Spatial questions linked to pictures
***
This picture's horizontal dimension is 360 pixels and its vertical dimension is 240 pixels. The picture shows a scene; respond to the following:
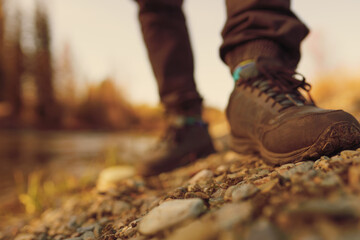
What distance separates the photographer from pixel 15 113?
883 inches

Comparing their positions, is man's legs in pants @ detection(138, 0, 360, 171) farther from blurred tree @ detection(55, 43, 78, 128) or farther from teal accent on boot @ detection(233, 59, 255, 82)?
blurred tree @ detection(55, 43, 78, 128)

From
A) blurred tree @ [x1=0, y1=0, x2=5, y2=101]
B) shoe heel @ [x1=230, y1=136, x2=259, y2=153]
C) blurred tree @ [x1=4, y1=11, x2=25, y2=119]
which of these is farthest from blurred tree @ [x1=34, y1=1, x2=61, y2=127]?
shoe heel @ [x1=230, y1=136, x2=259, y2=153]

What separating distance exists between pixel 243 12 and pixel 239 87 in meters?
0.39

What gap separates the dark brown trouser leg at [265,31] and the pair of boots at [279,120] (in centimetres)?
7

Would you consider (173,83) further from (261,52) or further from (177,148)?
(261,52)

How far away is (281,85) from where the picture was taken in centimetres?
110

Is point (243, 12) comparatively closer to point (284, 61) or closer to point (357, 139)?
point (284, 61)

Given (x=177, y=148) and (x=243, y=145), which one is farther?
(x=177, y=148)

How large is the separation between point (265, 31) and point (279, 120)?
47 centimetres

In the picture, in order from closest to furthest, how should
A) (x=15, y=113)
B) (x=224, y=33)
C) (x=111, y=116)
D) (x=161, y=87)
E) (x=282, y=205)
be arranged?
(x=282, y=205)
(x=224, y=33)
(x=161, y=87)
(x=15, y=113)
(x=111, y=116)

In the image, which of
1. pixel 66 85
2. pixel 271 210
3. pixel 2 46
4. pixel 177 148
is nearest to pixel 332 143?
pixel 271 210

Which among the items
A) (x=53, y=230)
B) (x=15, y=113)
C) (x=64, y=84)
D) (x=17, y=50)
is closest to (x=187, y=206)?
(x=53, y=230)

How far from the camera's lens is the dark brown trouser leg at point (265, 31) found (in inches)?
45.8

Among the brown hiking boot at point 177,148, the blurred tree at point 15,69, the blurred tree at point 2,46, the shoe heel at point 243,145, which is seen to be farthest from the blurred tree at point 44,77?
the shoe heel at point 243,145
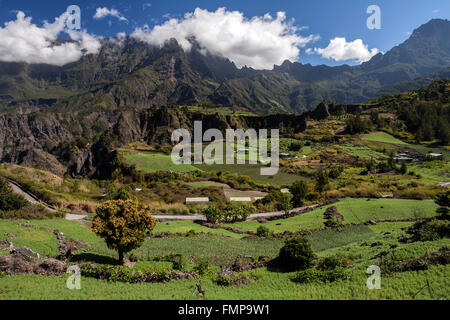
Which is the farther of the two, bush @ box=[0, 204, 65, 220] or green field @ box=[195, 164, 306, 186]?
green field @ box=[195, 164, 306, 186]

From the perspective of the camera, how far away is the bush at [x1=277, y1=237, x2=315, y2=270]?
16.3 metres

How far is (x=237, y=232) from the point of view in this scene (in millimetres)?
31156

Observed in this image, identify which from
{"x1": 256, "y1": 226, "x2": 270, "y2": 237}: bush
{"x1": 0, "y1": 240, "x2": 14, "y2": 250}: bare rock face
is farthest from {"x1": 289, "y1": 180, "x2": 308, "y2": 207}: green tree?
Result: {"x1": 0, "y1": 240, "x2": 14, "y2": 250}: bare rock face

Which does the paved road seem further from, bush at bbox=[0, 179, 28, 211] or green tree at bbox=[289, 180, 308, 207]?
bush at bbox=[0, 179, 28, 211]

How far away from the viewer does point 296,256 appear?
53.2ft

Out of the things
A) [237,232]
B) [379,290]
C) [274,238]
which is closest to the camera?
[379,290]

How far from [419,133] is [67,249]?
5515 inches

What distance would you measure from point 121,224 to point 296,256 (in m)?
11.9

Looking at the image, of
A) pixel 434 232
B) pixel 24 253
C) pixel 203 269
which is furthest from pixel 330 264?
pixel 24 253

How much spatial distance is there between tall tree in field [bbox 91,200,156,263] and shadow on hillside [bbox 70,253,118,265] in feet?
3.74

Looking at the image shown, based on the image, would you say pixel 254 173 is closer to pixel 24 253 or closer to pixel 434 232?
pixel 434 232

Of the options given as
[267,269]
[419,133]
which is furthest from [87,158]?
[419,133]
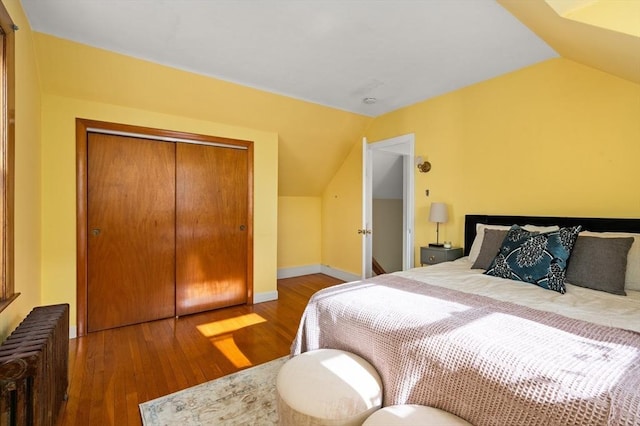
***
#### INSTRUCTIONS TO FOLLOW
How many lines of the records above contain the word "farther"? Case counts. Reply with the number only.

#### TASK SOLUTION
3